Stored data
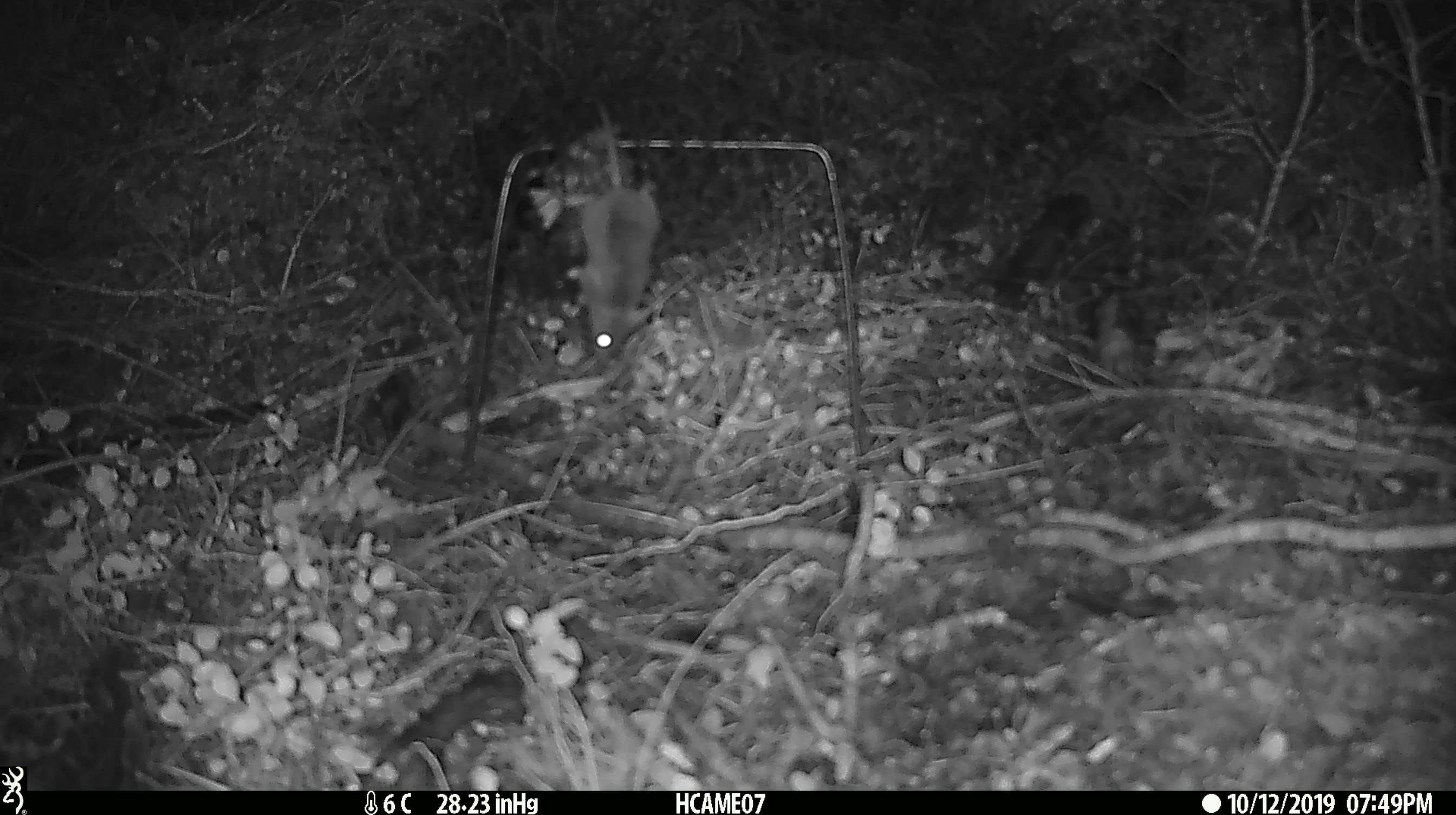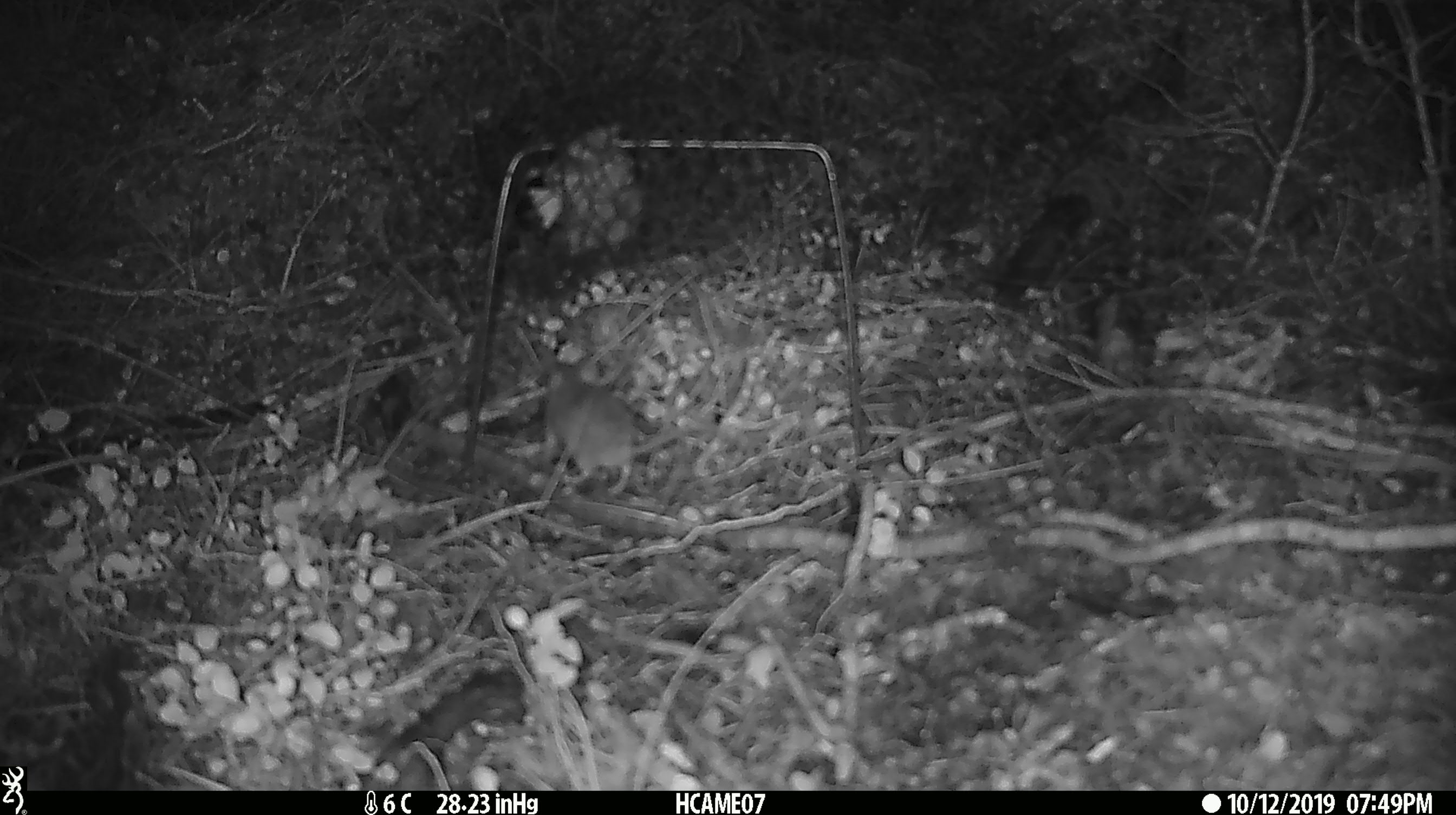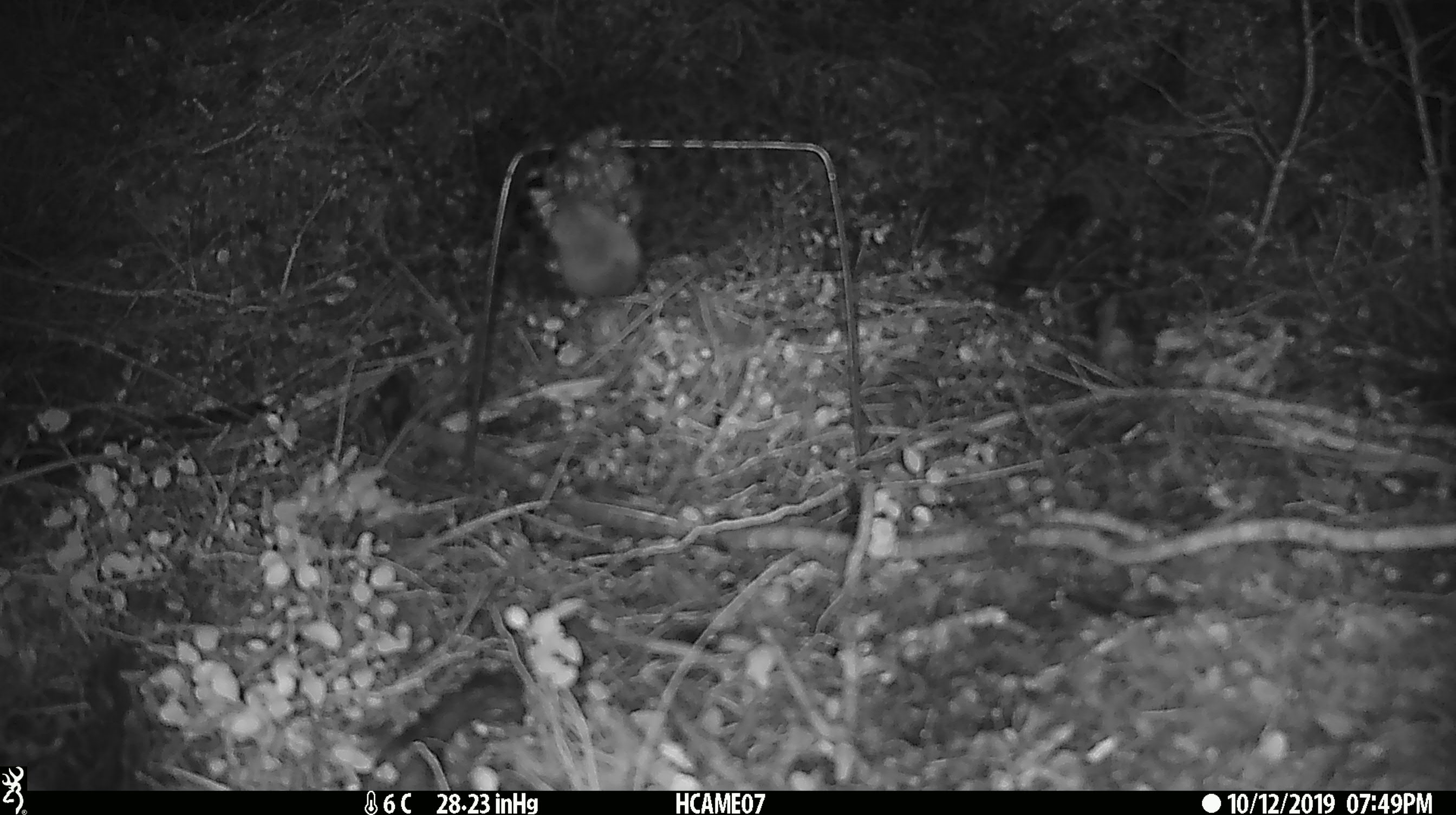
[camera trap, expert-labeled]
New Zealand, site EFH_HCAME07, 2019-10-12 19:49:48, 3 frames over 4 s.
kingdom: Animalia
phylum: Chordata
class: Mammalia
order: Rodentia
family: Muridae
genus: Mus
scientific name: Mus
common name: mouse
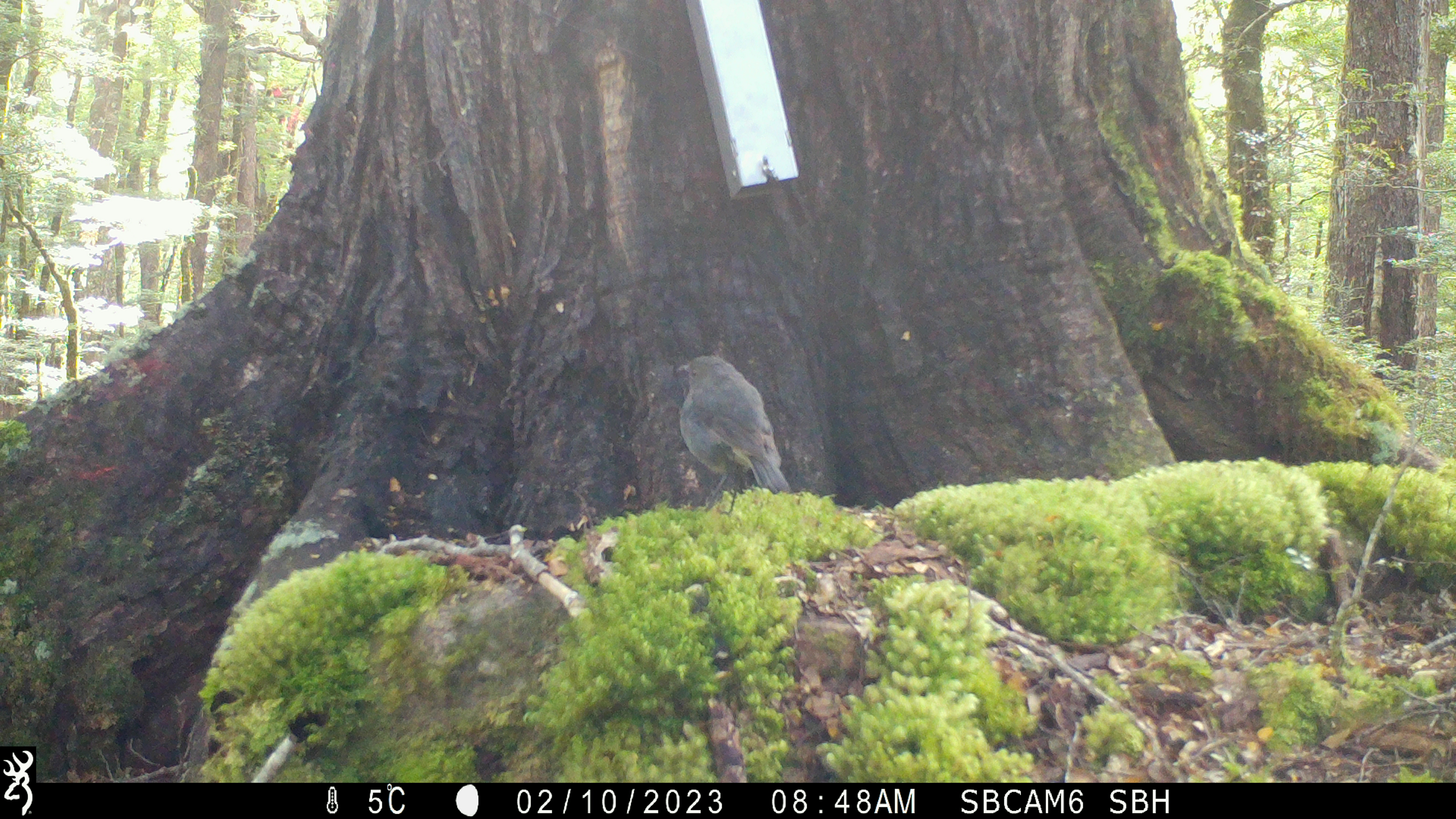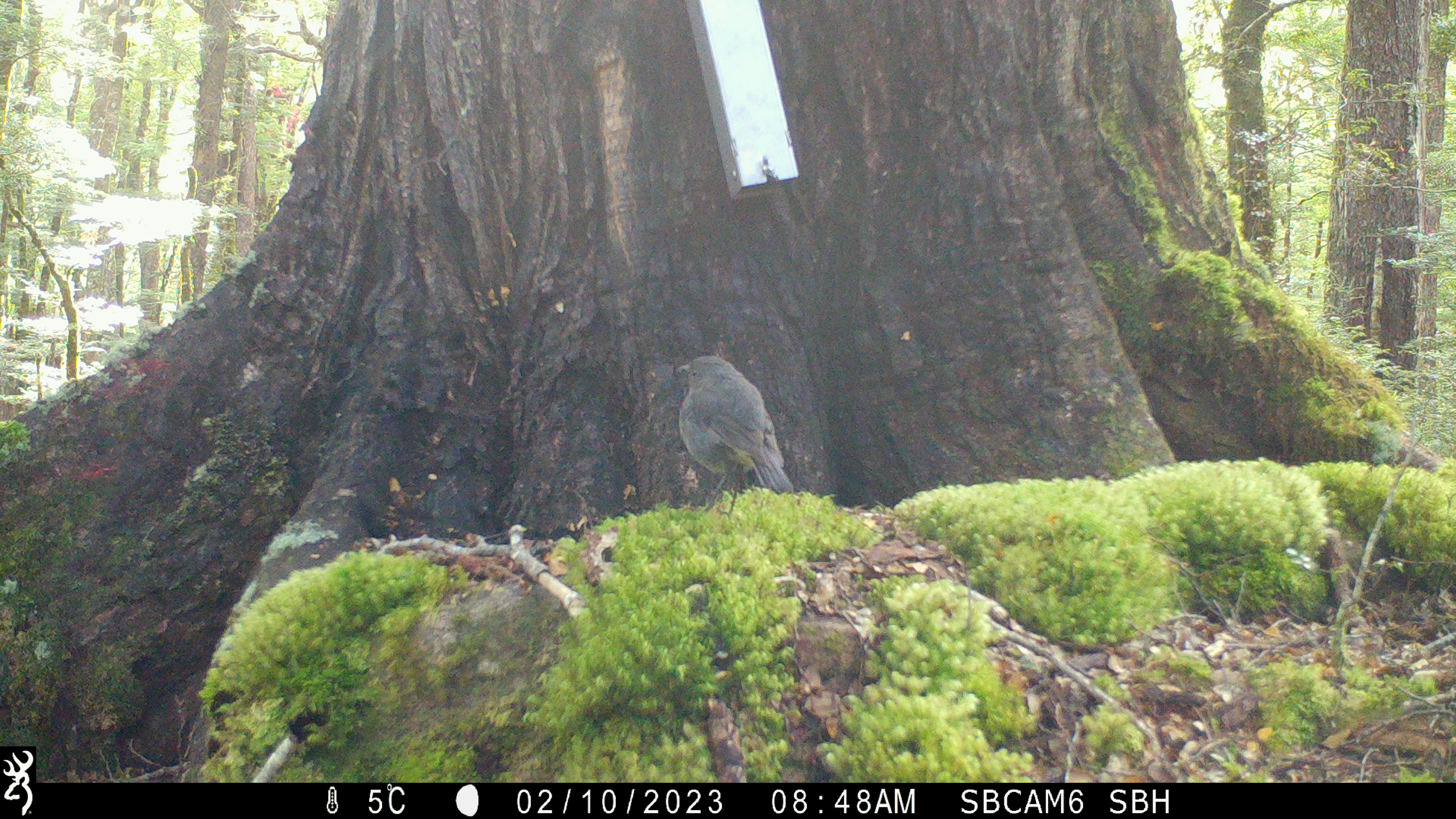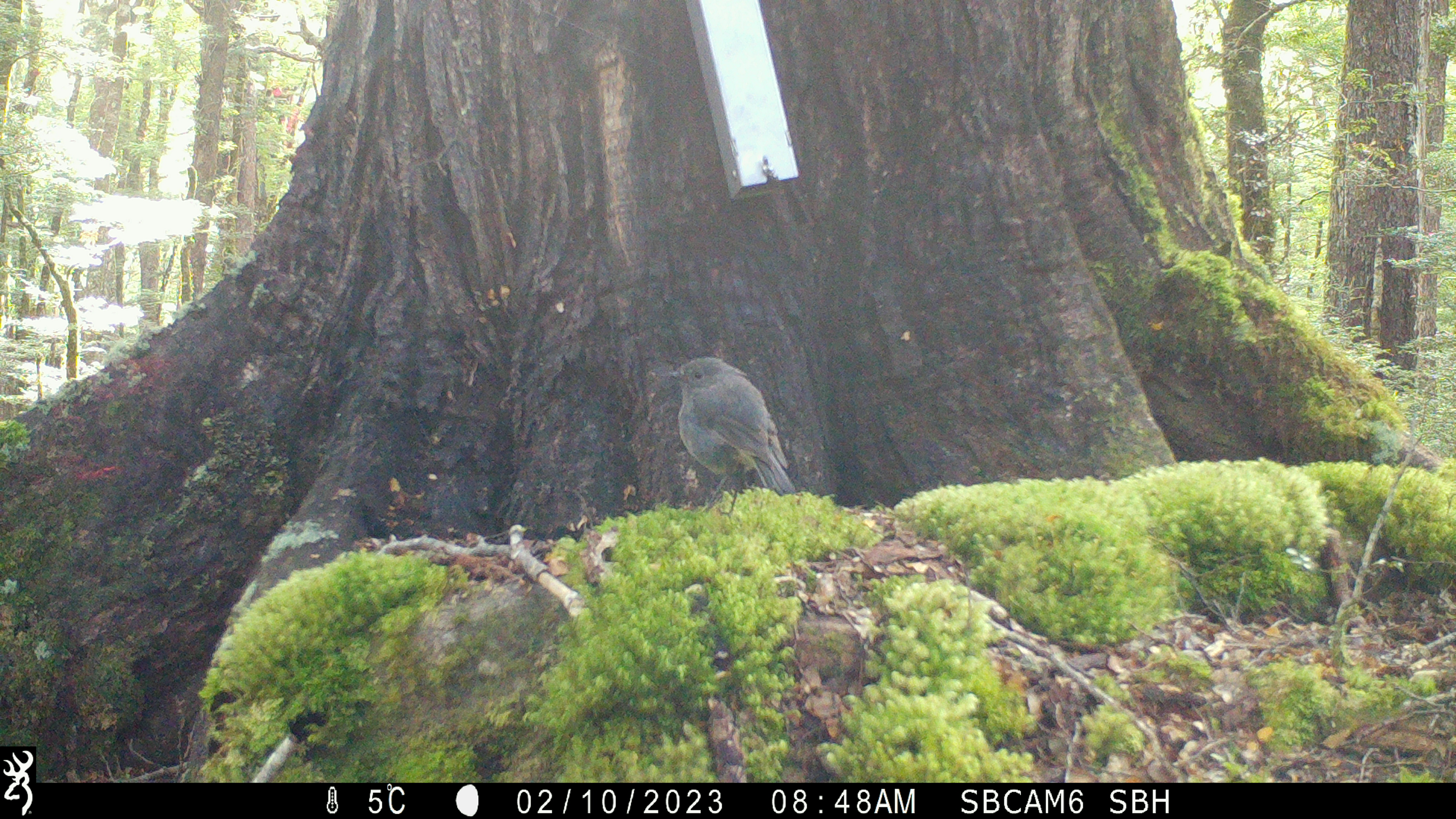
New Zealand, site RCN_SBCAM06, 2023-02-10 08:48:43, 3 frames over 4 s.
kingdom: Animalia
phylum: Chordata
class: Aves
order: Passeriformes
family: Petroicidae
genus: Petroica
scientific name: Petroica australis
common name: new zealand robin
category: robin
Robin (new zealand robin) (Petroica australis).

**YOUR INSTRUCTIONS:** From the line containing "family: Petroicidae" through the last line of the records above, reproduce every line exactly.

**EXPECTED OUTPUT:**
family: Petroicidae
genus: Petroica
scientific name: Petroica australis
common name: new zealand robin
category: robin
Robin (new zealand robin) (Petroica australis).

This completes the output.